In this notebook we show how to use StatsForecast and ray to forecast thounsands of time series in less than 6 minutes (M5 dataset). Also, we show that StatsForecast has better performance in time and accuracy compared to Prophet running on a Spark cluster using DataBricks.

In this example, we used a ray cluster (AWS) of 11 instances of type m5.2xlarge (8 cores, 32 GB RAM).

Installing StatsForecast Library

!pip install "statsforecast[ray]" neuralforecast s3fs pyarrow
from time import time

import pandas as pd
from neuralforecast.data.datasets.m5 import M5, M5Evaluation
from statsforecast import StatsForecast
from statsforecast.models import ETS

Download data

The example uses the M5 dataset. It consists of 30,490 bottom time series.

Y_df = pd.read_parquet('s3://m5-benchmarks/data/train/target.parquet')
Y_df = Y_df.rename(columns={
    'item_id': 'unique_id', 
    'timestamp': 'ds', 
    'demand': 'y'
})
Y_df['ds'] = pd.to_datetime(Y_df['ds'])
Y_df.head()
unique_iddsy
0FOODS_1_001_CA_12011-01-293.0
1FOODS_1_001_CA_12011-01-300.0
2FOODS_1_001_CA_12011-01-310.0
3FOODS_1_001_CA_12011-02-011.0
4FOODS_1_001_CA_12011-02-024.0

Since the M5 dataset contains intermittent time series, we add a constant to avoid problems during the training phase. Later, we will substract the constant from the forecasts.

constant = 10
Y_df['y'] += constant

Train the model

StatsForecast receives a list of models to fit each time series. Since we are dealing with Daily data, it would be benefitial to use 7 as seasonality. Observe that we need to pass the ray address to the ray_address argument.

fcst = StatsForecast(
    df=Y_df, 
    models=[ETS(season_length=7, model='ZNA')], 
    freq='D', 
    #n_jobs=-1
    ray_address='ray://ADDRESS:10001'
)
init = time()
Y_hat = fcst.forecast(28)
end = time()
print(f'Minutes taken by StatsForecast using: {(end - init) / 60}')
/home/ubuntu/miniconda/envs/ray/lib/python3.7/site-packages/ray/util/client/worker.py:618: UserWarning: More than 10MB of messages have been created to schedule tasks on the server.

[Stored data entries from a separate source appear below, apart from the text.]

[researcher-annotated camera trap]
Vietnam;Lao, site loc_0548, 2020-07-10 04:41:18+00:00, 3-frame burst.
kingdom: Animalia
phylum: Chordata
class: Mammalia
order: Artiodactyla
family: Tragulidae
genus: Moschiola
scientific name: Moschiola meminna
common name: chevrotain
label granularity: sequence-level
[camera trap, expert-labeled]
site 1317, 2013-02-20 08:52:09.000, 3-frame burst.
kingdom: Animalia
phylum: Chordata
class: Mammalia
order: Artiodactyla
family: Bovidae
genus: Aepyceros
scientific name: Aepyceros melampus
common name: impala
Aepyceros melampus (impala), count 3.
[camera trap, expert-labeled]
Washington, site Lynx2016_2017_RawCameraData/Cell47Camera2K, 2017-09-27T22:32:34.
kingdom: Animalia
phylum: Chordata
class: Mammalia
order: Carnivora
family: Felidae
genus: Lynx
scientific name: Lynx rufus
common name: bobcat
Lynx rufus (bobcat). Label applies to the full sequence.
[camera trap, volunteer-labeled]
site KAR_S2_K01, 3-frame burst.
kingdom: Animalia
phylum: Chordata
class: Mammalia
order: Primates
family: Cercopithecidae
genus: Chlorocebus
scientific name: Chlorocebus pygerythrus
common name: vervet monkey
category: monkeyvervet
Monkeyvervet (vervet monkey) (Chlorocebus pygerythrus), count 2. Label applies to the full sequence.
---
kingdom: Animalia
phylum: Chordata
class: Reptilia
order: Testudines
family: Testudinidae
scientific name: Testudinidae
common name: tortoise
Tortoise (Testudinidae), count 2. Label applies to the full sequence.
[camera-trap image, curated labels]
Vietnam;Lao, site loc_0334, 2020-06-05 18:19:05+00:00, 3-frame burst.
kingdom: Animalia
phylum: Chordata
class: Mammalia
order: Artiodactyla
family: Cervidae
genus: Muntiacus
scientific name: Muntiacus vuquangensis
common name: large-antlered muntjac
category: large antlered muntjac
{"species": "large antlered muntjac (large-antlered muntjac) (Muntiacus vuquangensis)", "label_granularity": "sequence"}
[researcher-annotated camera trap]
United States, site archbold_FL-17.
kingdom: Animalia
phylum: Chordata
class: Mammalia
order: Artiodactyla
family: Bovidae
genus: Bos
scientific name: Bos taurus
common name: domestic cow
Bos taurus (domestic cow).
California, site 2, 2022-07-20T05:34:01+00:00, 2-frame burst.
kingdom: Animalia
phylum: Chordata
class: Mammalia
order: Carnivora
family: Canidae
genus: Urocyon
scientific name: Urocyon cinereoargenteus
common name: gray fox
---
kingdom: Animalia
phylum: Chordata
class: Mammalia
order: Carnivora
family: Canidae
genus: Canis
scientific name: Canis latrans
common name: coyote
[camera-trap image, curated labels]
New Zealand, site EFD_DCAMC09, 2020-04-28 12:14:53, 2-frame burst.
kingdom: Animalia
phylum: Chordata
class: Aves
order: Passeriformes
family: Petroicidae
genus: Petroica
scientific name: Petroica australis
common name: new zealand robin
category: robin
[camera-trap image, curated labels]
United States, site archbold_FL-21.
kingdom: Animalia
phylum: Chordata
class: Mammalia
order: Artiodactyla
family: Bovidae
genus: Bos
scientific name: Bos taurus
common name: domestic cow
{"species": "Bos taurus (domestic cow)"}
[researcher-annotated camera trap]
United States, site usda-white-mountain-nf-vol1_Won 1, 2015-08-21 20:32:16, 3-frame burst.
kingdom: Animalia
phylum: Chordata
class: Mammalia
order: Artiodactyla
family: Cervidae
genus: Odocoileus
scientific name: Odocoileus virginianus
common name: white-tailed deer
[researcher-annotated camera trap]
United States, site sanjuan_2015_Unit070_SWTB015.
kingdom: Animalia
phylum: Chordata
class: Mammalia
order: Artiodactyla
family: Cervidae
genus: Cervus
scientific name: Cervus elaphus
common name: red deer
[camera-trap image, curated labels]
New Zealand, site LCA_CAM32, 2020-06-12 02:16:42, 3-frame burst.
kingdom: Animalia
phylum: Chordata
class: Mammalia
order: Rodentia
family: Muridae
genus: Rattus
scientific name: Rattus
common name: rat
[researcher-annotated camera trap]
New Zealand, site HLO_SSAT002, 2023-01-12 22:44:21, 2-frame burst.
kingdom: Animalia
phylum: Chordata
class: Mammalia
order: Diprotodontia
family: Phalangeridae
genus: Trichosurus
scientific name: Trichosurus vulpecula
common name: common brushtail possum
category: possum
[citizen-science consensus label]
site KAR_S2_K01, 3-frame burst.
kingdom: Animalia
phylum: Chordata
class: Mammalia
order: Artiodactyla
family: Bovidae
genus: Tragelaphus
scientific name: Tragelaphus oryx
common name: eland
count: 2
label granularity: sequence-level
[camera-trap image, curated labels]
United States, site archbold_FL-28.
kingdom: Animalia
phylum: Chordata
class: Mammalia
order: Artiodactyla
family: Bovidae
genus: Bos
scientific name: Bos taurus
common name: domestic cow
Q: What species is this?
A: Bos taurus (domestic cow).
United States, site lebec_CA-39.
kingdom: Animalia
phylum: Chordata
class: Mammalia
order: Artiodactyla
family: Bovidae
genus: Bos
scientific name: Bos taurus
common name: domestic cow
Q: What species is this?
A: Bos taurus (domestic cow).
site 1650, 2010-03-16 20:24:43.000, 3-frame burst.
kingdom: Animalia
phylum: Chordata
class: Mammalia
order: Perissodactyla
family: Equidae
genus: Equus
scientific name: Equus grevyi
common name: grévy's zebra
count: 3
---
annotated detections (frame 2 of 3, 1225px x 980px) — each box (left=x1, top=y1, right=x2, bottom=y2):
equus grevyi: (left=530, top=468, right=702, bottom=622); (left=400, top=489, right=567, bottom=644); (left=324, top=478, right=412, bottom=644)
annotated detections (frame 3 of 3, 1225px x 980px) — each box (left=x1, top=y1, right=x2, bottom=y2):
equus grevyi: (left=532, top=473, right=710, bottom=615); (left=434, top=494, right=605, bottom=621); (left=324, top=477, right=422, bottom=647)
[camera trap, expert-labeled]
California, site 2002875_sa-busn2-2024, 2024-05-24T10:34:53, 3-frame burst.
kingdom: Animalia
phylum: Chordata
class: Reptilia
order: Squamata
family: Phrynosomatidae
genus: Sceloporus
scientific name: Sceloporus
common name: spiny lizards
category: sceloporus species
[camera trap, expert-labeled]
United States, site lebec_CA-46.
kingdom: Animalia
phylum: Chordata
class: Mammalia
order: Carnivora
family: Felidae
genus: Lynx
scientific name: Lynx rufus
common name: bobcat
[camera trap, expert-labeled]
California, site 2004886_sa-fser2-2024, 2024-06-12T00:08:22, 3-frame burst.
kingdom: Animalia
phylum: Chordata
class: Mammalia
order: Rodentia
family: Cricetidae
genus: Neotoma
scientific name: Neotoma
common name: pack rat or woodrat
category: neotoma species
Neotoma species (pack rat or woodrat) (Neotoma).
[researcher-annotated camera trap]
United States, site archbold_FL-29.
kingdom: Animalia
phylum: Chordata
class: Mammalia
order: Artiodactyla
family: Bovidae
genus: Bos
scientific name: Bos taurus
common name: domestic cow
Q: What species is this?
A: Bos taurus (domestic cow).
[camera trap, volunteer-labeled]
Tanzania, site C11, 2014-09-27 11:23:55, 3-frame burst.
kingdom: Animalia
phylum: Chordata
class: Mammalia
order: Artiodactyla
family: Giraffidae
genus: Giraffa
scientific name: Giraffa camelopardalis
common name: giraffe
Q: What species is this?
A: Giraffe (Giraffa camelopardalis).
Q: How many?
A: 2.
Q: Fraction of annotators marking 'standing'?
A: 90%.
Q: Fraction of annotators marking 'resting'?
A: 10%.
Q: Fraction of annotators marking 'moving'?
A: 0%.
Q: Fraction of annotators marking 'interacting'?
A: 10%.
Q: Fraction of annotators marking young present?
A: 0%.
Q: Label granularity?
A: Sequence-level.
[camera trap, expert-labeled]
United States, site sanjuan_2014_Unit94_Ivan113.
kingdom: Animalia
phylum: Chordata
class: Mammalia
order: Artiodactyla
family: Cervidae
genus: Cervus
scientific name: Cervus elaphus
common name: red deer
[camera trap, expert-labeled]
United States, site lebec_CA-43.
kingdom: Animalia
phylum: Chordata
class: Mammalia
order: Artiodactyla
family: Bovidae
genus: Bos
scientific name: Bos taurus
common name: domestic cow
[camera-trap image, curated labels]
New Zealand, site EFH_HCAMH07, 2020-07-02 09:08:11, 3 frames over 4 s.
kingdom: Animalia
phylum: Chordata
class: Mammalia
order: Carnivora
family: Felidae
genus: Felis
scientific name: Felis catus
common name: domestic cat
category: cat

This can be slow on Ray Client due to communication overhead over the network. If you're running many fine-grained tasks, consider running them inside a single remote function. See the section on "Too fine-grained tasks" in the Ray Design Patterns document for more details: https://docs.google.com/document/d/167rnnDFIVRhHhK4mznEIemOtj63IOhtIPvSYaPgI4Fg/edit#heading=h.f7ins22n6nyl. If your functions frequently use large objects, consider storing the objects remotely with ray.put. An example of this is shown in the "Closure capture of large / unserializable object" section of the Ray Design Patterns document, available here: https://docs.google.com/document/d/167rnnDFIVRhHhK4mznEIemOtj63IOhtIPvSYaPgI4Fg/edit#heading=h.1afmymq455wu
  UserWarning,
Minutes taken by StatsForecast using: 5.4817593971888225

StatsForecast and ray took only 5.48 minutes to train 30,490 time series, compared to 18.23 minutes for Prophet and Spark.

We remove the constant.

Y_hat['ETS'] -= constant

Evaluating performance

The M5 competition used the weighted root mean squared scaled error. You can find details of the metric here.

Y_hat = Y_hat.reset_index().set_index(['unique_id', 'ds']).unstack()
Y_hat = Y_hat.droplevel(0, 1).reset_index()
*_, S_df = M5.load('./data')
Y_hat = S_df.merge(Y_hat, how='left', on=['unique_id'])
100%|███████████████████████████████████████████████████████████| 50.2M/50.2M [00:00<00:00, 77.1MiB/s]
M5Evaluation.evaluate(y_hat=Y_hat, directory='./data')
wrmsse
Total0.677233
Level10.435558
Level20.522863
Level30.582109
Level40.488484
Level50.567825
Level60.587605
Level70.662774
Level80.647712
Level90.732107
Level101.013124
Level110.970465
Level120.916175

Also, StatsForecast is more accurate than Prophet, since the overall WMRSSE is 0.68, against 0.77 obtained by prophet.